▸ TUGAS
Kutip seluruh teks tentang pengelolaan sungai di Kota Pekanbaru secara utuh tanpa mengubah satu kata pun.

▸ TEKS BACAAN
______________________________
Selain lemahnya pengawasan, faktor lain yang yang juga penting adalah semakin rendahnya kesadaran untuk mempertahankan vegetasi kawasan di sekitar sungai yang berdampak walaupun sungai ada, namun, mengalami degradasi terhadap ketersediaan keperluan hidup makhluk yang ada di sekitarnya.

Menurut Ariful, kesetaraan antara hidrologi dan vegetasi itulah yang akan menjamin kelangsungan keberadaan sungai untuk jangka panjang. ‘’Hari ini, beberapa sungai sudah terancam menjadi parit karena dibangunnya perumahaan maupun hotel-hotel yang ada di sempadan sungai. Walau semuanya mengaku mengantongi Amdal, namun hal tersebut tidak menjamin bahwa aktivitas tersebut sesuai dengan ketentuan,’’ jelasnya.

Saat ini, mungkin hal tersebut diakui dia belum berdampak pada terjadinya perubahan ekosistem seperti sungai yang semakin mngering, atau kesulitan air. Namun, ke depan, kebijakan yang tidak memperhatikan ekosistem lingkungan termasuk sungai-sungai tersebut akan berdampak pada terjadinya pembengkakan cost pemeliharaan lingkungan bagi pemerintah dan masyarakat.

Ariful sendiri menilai pemerintah Kota Pekanbaru gagal dalam melaksanakan pembangunan dengan memperhatikan tata ruang sebagaimana diamanatkan oleh UU 26 tahun 2007 tentang Penataan Ruang maupun PP nomor 26 tahun 2008 tentang pengawasan penataan ruang di kabupaten dan kota.

Sementara itu, pengamat dan konsultan perencanaan perkotaan, Mardianto Manan mengungkapkan, konsistensi dalam pelaksanaan kebijakan pengelolaan areal sungai tidak bisa diukur dengan membuat hitungan berdasarkan angka-angka.
______________________________
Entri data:
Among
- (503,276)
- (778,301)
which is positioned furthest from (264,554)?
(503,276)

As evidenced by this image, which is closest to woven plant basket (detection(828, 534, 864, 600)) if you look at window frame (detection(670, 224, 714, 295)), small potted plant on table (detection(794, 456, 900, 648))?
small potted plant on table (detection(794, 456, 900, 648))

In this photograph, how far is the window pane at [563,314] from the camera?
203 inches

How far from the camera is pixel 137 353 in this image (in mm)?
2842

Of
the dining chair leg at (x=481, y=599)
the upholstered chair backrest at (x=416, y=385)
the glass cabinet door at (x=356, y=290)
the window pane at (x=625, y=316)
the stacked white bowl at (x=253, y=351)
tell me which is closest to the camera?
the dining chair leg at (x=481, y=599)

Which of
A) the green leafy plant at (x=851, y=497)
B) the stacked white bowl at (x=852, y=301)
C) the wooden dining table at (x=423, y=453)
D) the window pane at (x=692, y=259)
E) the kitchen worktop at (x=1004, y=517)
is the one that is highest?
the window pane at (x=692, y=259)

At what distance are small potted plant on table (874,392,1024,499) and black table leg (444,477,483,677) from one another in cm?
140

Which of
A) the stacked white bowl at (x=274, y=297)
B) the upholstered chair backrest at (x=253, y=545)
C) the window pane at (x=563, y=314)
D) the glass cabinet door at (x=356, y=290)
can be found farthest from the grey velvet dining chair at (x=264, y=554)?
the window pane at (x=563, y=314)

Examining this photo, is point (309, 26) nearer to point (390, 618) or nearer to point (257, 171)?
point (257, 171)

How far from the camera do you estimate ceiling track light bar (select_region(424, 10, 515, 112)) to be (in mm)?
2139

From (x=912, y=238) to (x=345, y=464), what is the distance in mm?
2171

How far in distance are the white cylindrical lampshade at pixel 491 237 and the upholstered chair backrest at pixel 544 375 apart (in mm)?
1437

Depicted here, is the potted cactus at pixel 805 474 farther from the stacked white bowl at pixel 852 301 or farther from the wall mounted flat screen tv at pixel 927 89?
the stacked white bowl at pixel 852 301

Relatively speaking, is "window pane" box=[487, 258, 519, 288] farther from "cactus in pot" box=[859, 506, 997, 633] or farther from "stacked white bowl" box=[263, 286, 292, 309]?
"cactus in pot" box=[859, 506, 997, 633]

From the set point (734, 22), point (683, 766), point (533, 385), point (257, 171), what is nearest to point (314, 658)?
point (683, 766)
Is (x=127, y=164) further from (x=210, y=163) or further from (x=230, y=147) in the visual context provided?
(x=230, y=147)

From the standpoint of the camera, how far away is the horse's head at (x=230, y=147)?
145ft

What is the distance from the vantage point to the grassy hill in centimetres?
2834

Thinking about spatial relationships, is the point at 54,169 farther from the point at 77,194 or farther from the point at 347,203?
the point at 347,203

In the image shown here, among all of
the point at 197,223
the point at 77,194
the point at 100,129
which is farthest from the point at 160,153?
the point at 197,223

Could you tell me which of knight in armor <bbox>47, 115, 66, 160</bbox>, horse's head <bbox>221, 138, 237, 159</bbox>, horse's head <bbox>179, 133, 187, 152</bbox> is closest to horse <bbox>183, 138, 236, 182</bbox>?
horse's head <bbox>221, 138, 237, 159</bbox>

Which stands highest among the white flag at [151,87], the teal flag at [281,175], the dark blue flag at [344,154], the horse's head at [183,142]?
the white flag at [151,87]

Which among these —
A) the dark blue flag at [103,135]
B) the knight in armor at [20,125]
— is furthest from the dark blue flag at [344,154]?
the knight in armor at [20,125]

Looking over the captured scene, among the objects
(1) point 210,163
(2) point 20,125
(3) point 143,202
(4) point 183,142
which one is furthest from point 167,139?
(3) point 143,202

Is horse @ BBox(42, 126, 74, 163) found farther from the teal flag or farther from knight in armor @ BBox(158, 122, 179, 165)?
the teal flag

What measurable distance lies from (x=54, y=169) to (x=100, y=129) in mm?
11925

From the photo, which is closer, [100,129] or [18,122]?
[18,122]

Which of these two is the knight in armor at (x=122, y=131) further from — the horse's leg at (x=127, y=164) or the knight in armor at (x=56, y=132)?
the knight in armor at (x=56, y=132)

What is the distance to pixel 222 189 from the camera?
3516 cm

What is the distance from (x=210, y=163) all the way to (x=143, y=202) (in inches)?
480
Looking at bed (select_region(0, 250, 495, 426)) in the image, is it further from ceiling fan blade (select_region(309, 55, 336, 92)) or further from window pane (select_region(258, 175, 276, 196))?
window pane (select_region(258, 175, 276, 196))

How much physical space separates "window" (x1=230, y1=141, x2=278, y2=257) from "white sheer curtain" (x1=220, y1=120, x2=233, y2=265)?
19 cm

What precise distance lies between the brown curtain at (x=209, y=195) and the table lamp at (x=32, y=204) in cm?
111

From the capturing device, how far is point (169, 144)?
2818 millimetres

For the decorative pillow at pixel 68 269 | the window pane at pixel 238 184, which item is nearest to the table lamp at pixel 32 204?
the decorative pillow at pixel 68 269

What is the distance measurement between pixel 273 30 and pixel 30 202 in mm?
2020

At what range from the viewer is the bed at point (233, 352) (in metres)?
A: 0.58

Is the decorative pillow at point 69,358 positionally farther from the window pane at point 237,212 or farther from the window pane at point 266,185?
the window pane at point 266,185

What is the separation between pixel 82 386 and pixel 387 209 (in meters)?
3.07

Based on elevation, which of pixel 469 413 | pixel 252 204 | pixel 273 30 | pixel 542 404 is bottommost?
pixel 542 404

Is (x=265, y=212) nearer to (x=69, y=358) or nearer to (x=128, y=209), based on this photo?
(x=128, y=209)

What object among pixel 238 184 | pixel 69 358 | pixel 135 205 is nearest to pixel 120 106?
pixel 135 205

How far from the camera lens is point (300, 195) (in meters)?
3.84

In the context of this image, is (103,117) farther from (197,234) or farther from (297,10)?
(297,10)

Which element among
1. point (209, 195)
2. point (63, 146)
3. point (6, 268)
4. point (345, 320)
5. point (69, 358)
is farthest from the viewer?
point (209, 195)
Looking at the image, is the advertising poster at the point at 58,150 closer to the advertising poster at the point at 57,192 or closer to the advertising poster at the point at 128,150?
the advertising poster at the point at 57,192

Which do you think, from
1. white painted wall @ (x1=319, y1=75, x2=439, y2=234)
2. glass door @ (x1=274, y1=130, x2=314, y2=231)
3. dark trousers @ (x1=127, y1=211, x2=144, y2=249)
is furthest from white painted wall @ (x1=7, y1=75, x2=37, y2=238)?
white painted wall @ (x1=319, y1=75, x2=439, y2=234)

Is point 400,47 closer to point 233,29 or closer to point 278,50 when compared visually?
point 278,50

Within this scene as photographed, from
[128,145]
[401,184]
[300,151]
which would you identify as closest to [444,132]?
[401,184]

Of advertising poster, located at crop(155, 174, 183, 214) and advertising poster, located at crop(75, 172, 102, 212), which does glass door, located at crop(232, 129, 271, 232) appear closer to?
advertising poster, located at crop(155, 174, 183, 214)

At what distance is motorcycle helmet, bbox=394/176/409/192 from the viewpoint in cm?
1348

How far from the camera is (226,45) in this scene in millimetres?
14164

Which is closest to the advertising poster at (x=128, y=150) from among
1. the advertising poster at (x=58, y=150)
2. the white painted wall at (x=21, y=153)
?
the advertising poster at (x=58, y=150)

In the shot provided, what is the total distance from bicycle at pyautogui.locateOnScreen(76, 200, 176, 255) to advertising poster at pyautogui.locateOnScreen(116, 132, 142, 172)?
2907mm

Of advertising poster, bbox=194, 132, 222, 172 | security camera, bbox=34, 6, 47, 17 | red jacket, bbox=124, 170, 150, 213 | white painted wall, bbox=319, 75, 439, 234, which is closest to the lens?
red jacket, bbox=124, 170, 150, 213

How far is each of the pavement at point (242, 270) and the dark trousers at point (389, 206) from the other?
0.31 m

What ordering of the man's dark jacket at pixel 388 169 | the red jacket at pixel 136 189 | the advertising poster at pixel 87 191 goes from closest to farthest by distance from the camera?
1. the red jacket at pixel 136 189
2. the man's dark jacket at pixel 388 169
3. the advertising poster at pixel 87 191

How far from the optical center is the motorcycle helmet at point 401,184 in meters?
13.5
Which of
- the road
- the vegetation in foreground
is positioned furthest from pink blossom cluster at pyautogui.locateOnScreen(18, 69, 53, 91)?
______________________________
▸ HASIL TUGAS
Selain lemahnya pengawasan, faktor lain yang yang juga penting adalah semakin rendahnya kesadaran untuk mempertahankan vegetasi kawasan di sekitar sungai yang berdampak walaupun sungai ada, namun, mengalami degradasi terhadap ketersediaan keperluan hidup makhluk yang ada di sekitarnya.

Menurut Ariful, kesetaraan antara hidrologi dan vegetasi itulah yang akan menjamin kelangsungan keberadaan sungai untuk jangka panjang. ‘’Hari ini, beberapa sungai sudah terancam menjadi parit karena dibangunnya perumahaan maupun hotel-hotel yang ada di sempadan sungai. Walau semuanya mengaku mengantongi Amdal, namun hal tersebut tidak menjamin bahwa aktivitas tersebut sesuai dengan ketentuan,’’ jelasnya.

Saat ini, mungkin hal tersebut diakui dia belum berdampak pada terjadinya perubahan ekosistem seperti sungai yang semakin mngering, atau kesulitan air. Namun, ke depan, kebijakan yang tidak memperhatikan ekosistem lingkungan termasuk sungai-sungai tersebut akan berdampak pada terjadinya pembengkakan cost pemeliharaan lingkungan bagi pemerintah dan masyarakat.

Ariful sendiri menilai pemerintah Kota Pekanbaru gagal dalam melaksanakan pembangunan dengan memperhatikan tata ruang sebagaimana diamanatkan oleh UU 26 tahun 2007 tentang Penataan Ruang maupun PP nomor 26 tahun 2008 tentang pengawasan penataan ruang di kabupaten dan kota.

Sementara itu, pengamat dan konsultan perencanaan perkotaan, Mardianto Manan mengungkapkan, konsistensi dalam pelaksanaan kebijakan pengelolaan areal sungai tidak bisa diukur dengan membuat hitungan berdasarkan angka-angka.